Title:Estimation of sediment yield change in a Loess Plateau basin, China 
Authors:Zhang, L., R. Karthikeyan, H. Zhang and Y. Tang 
Article ID:693 
URL (non-DOI journals): 
Broad Application Category:hydrologic & pollutant 
Primary Application Category:critical source area assessment 
Secondary Application Category:sediment loss and transport 
Watershed Description:3,430 km^2 Upper Sang-Kan River, located in the Loess Plateau region in northern Shanxi Province in northeast China. 
Calibration Summary: 
Validation Summary: 
General Comments: 
Abstract:Soil erosion is one of the most serious land degradation problems and the primary environmental issue in the Loess Plateau region of China. To identify the critical sub-basins and assess the impacts of land use change and climatic variability change on soil loss, this study tested the feasibility of the Soil and Water Assessment Tool (SWAT) model on sediment load simulation in the upper Sang-kan (USK) River basin. Based on a land use map of 1986, the SWAT model (Scenario 0) was calibrated at a monthly step using climate data from 1979 to 1985; then it was validated using climate data from 1986 to 1990. The monthly sediment simulation results indicated that the model did not work as well as streamflow simulation, indicating lower NS (Nash-Sutcliffe Efficiency) and r2 values of 0.68, 0.69 and 0.61, 0.59 for the calibration period and validation period, respectively. This model could perform well under relatively low rainfall events, but it underestimated or overestimated the sediment load under high rainfall events.
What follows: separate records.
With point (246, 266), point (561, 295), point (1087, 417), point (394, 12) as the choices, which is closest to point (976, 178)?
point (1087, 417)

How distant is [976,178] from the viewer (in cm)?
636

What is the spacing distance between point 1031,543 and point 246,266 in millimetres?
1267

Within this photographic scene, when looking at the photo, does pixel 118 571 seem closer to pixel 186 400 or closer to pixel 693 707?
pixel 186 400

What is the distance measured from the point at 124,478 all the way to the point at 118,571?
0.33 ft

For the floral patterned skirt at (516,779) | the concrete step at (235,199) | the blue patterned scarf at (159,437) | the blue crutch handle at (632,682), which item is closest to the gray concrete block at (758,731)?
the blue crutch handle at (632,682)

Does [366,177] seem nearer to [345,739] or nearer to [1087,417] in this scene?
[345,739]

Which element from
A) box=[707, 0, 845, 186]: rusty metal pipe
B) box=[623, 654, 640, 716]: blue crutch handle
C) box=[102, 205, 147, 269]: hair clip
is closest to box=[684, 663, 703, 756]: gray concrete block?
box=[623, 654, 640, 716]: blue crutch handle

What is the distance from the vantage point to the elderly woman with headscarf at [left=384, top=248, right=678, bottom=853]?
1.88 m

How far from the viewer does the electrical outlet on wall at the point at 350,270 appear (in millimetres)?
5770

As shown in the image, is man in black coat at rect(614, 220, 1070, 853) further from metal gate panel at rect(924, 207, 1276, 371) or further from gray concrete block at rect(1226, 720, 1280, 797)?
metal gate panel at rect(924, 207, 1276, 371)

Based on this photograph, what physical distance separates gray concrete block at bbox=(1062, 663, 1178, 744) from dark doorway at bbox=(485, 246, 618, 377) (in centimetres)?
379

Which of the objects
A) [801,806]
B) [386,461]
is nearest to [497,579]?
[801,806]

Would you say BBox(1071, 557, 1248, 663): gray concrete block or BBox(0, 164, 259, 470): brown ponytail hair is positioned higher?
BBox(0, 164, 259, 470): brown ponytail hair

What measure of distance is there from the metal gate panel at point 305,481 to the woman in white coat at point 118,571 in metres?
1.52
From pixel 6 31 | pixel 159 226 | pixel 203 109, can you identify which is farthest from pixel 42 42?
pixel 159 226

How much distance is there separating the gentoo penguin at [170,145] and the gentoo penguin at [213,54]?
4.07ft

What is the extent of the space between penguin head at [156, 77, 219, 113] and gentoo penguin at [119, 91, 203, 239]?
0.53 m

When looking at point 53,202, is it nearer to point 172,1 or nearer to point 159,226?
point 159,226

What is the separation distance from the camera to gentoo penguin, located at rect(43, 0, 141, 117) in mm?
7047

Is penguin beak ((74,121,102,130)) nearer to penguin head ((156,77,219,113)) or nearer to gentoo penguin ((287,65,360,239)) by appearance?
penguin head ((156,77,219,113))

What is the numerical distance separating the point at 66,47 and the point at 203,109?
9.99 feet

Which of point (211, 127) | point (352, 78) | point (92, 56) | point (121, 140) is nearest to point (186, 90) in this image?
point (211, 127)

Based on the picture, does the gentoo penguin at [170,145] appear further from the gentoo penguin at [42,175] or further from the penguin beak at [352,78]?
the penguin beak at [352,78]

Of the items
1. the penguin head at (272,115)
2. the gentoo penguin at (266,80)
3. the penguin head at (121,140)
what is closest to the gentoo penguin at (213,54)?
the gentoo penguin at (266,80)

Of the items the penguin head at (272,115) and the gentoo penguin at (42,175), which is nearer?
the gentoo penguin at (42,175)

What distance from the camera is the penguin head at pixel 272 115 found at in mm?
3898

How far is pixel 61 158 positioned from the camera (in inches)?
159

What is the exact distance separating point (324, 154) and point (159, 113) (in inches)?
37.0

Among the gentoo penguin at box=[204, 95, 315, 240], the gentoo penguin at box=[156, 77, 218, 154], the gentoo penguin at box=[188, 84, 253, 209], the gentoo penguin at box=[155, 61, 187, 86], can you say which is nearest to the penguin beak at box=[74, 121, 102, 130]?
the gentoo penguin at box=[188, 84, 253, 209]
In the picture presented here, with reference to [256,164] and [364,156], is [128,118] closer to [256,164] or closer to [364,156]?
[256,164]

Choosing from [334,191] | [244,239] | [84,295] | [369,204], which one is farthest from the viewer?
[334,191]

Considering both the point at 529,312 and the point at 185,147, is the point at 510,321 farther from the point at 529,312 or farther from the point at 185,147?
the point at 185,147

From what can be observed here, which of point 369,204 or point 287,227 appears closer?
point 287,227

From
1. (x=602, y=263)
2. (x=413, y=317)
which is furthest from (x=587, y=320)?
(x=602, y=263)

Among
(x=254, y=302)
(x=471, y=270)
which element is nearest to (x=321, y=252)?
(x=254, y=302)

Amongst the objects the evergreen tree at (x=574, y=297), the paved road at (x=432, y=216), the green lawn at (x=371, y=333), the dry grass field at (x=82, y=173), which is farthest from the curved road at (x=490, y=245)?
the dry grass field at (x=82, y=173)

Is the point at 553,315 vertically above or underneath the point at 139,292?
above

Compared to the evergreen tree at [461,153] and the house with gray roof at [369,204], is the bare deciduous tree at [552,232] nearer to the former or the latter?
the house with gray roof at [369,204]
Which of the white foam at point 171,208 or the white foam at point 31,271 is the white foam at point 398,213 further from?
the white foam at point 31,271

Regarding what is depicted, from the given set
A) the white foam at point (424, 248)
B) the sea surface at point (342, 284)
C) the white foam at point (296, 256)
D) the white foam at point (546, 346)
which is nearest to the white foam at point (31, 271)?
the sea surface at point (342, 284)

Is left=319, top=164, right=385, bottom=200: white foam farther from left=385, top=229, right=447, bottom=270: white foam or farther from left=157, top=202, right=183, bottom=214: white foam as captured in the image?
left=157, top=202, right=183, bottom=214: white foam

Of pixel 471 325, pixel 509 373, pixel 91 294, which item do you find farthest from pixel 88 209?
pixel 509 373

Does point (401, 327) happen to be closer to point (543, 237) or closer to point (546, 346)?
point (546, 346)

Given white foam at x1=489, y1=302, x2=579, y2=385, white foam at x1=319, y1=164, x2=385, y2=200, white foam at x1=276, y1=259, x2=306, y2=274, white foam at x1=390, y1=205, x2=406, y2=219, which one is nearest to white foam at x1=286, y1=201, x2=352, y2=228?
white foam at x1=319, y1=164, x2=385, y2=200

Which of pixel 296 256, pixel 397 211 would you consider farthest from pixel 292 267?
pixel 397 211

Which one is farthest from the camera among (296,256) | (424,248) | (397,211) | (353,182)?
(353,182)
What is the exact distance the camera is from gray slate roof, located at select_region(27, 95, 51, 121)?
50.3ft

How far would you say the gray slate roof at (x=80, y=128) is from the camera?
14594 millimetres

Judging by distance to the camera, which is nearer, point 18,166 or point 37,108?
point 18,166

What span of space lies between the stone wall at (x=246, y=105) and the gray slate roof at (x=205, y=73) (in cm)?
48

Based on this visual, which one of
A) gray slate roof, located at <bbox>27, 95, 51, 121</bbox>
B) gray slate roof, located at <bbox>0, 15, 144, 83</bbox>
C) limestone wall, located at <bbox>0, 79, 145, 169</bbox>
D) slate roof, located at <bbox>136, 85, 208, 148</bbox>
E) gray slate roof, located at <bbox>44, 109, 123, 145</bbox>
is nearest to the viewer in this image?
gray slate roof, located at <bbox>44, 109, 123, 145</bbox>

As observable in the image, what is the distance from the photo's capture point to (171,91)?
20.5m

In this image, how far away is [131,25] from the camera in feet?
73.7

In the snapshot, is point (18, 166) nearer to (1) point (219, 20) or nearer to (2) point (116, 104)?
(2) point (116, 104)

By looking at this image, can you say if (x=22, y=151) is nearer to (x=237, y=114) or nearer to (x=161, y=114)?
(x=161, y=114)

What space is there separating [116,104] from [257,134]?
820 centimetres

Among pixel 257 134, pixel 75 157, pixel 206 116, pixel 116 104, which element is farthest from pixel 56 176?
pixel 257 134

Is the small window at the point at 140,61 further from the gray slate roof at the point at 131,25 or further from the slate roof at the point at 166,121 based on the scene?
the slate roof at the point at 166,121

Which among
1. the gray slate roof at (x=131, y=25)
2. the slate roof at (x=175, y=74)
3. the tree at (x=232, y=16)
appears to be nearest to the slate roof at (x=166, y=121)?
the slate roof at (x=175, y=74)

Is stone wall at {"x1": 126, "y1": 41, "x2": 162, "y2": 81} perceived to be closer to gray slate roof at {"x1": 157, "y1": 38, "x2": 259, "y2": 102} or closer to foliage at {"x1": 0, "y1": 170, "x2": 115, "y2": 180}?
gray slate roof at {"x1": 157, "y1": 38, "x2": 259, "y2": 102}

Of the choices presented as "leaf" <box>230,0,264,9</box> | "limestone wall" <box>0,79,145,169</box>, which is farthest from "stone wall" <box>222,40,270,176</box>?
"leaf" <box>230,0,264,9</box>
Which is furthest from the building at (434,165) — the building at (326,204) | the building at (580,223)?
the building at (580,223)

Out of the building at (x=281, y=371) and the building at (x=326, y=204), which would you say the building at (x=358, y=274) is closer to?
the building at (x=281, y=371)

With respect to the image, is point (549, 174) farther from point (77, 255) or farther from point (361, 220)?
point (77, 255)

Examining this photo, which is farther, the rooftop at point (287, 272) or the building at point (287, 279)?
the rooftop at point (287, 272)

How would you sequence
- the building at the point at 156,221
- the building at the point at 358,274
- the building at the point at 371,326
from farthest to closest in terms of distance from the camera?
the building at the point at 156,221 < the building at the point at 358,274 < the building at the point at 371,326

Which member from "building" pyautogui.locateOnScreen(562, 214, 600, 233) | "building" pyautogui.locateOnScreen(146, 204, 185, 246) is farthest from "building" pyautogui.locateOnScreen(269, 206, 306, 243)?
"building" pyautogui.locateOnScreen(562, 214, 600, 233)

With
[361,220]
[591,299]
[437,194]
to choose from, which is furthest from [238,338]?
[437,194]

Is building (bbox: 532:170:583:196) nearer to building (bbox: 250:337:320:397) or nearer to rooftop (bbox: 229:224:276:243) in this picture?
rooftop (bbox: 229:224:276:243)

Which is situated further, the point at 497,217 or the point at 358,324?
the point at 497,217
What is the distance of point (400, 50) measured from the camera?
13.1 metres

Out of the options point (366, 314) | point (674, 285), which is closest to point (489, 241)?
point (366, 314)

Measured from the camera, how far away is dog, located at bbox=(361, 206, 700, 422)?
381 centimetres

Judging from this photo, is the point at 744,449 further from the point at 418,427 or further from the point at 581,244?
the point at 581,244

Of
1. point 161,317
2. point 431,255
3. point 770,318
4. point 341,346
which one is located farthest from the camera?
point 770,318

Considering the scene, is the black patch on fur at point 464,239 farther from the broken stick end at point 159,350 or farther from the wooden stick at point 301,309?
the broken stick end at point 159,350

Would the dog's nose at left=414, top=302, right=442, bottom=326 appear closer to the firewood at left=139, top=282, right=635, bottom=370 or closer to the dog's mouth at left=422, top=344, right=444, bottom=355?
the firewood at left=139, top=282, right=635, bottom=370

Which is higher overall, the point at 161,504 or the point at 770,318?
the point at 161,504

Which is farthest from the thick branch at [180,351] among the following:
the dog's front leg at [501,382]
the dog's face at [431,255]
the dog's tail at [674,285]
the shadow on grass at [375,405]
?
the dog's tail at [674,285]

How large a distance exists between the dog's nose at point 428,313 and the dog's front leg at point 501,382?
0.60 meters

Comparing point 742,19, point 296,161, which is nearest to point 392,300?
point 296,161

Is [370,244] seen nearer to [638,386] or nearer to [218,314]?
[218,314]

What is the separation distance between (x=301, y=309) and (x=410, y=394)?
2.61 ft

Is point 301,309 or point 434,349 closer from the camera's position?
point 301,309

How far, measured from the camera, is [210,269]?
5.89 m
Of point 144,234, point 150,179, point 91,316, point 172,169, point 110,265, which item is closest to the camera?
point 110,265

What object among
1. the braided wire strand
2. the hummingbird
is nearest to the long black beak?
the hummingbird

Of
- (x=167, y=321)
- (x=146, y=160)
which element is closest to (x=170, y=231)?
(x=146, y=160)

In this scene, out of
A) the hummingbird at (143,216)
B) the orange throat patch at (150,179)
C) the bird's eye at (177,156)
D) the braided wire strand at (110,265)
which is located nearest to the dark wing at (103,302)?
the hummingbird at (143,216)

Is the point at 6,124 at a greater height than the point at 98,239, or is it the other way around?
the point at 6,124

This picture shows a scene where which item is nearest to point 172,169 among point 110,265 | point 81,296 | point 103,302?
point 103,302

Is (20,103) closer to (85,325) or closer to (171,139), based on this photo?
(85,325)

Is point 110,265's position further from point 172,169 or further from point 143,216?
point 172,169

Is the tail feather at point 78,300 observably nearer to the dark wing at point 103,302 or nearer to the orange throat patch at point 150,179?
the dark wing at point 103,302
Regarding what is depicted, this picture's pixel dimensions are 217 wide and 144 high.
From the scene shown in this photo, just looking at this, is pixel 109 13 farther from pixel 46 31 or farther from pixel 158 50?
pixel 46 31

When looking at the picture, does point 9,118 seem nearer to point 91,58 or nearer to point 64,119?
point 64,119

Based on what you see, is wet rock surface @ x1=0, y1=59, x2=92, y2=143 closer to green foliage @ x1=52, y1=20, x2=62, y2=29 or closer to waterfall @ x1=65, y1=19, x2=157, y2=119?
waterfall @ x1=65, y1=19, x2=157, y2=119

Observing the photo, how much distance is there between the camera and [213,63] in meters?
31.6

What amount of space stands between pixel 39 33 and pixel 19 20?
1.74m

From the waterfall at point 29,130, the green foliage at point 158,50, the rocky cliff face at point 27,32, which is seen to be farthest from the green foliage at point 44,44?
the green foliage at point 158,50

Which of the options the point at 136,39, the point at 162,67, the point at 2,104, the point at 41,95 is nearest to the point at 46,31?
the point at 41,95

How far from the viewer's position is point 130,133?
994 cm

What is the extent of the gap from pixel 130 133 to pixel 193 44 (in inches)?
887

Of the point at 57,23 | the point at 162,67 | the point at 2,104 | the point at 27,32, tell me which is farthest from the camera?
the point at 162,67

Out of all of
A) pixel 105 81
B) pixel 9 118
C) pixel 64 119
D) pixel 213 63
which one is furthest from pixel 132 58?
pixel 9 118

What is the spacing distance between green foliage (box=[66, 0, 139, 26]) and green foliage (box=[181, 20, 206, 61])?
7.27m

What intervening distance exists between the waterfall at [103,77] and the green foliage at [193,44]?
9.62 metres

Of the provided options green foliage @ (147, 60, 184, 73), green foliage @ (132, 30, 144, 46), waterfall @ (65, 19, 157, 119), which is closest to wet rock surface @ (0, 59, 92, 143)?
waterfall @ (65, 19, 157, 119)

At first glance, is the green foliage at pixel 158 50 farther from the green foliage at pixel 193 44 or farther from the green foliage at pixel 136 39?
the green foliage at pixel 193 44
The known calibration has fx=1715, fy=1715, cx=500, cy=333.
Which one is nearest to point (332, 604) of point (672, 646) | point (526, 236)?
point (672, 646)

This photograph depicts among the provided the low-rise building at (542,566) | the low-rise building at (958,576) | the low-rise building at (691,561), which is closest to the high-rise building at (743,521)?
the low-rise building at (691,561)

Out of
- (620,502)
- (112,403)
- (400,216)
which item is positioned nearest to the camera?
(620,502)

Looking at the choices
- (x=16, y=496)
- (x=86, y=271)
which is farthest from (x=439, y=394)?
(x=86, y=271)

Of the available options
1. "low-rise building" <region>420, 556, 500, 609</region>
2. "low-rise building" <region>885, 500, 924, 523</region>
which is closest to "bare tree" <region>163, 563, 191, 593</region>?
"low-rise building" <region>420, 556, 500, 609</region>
Comparing the results of scenarios with different land use maps (year of 1986 vs. 2012) and climate periods (1979–1990 vs. 2001–2012), it can be concluded that: (i) extreme and severe erosion almost always happened in FRST (forest land) and RNGE (grassland) in the hilly area; (ii) long-term traditional farming weakens the soil anti-erosion capability of land, leading to higher soil erosion, while forest can improve the soil structure, enhance the soil anti-erosion capability, and reduce soil erosion; (iii) both land use change and climatic change have led to the sediment yield decrease in the USK basin. Acting as the major influencing factor, land use change contributed to about 64.9% of the sediment yield reduction in the USK river basin.